• **Document passage**:
Or, if you like the investment component of a permanent insurance policy but can’t afford to buy one with the amount of coverage you need, one approach is to purchase a smaller permanent policy and a larger term policy to make up the coverage difference. There’s nothing to stop you from purchasing both a term and a permanent policy to satisfy different insurance needs.
Consider whether you have life insurance through your employer when estimating how much coverage you need. But keep in mind that coverage might not be portable and may be more expensive if you leave your job.
Pros and Cons of Buying Life Insurance at a Young Age
Premiums are often cheaper.
Coverage is easier to get.
It can create a legacy.
It's an added expense.
Returns may be better. elsewhere
Pro: Premiums Are Often Cheaper
Age is one of several factors that affect how much you pay for life insurance. Generally, the younger and healthier you are, the lower your premiums will be.

Stored dataset items
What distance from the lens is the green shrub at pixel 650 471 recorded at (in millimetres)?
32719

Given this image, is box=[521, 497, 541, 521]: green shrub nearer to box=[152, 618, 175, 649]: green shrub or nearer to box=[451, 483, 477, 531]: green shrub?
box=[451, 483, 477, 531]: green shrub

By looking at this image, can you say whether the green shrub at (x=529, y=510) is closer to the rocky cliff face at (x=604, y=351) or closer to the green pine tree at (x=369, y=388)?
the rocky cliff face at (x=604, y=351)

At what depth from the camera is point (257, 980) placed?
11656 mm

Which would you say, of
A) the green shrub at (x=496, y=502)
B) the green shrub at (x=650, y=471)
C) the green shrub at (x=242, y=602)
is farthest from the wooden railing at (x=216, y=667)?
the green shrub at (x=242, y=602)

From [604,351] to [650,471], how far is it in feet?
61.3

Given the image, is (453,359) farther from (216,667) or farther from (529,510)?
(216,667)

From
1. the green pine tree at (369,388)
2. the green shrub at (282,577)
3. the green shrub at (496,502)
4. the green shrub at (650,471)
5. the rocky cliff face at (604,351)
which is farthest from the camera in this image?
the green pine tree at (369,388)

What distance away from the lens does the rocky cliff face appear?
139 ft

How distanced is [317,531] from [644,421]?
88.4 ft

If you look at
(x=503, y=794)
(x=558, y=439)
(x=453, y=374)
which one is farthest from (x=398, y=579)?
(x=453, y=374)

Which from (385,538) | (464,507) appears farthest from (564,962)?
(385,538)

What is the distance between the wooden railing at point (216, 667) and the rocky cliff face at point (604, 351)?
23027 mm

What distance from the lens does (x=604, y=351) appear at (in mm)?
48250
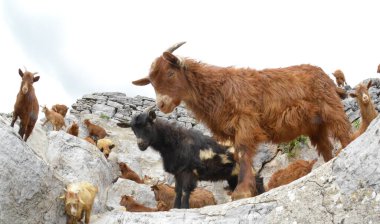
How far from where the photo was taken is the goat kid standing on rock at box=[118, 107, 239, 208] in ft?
28.8

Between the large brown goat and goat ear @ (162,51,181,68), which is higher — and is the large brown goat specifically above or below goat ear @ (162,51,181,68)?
below

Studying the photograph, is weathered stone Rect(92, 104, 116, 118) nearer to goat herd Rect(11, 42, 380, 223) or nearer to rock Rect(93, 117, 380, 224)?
goat herd Rect(11, 42, 380, 223)

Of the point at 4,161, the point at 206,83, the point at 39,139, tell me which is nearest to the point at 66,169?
the point at 4,161

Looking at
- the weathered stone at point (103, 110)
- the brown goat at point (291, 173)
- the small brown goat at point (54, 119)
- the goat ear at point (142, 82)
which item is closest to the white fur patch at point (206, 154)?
the brown goat at point (291, 173)

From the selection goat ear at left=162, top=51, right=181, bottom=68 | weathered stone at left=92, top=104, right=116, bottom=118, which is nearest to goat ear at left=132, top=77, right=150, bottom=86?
goat ear at left=162, top=51, right=181, bottom=68

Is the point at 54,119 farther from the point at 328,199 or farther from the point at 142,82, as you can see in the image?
the point at 328,199

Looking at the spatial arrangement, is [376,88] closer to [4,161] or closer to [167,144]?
[167,144]

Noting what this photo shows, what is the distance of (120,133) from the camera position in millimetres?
20312

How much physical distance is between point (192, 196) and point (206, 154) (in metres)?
1.56

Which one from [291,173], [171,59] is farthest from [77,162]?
[291,173]

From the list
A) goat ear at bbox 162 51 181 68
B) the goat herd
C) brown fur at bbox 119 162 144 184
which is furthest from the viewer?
brown fur at bbox 119 162 144 184

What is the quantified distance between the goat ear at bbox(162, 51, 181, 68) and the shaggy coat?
202 centimetres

• **Prompt**: In the life insurance passage, what approach is suggested for someone who likes the investment component of a permanent policy but can't afford one with the coverage they need? These items were taken from a separate source.

• **Problem solution**: Purchase a smaller permanent policy and a larger term policy to make up the coverage difference.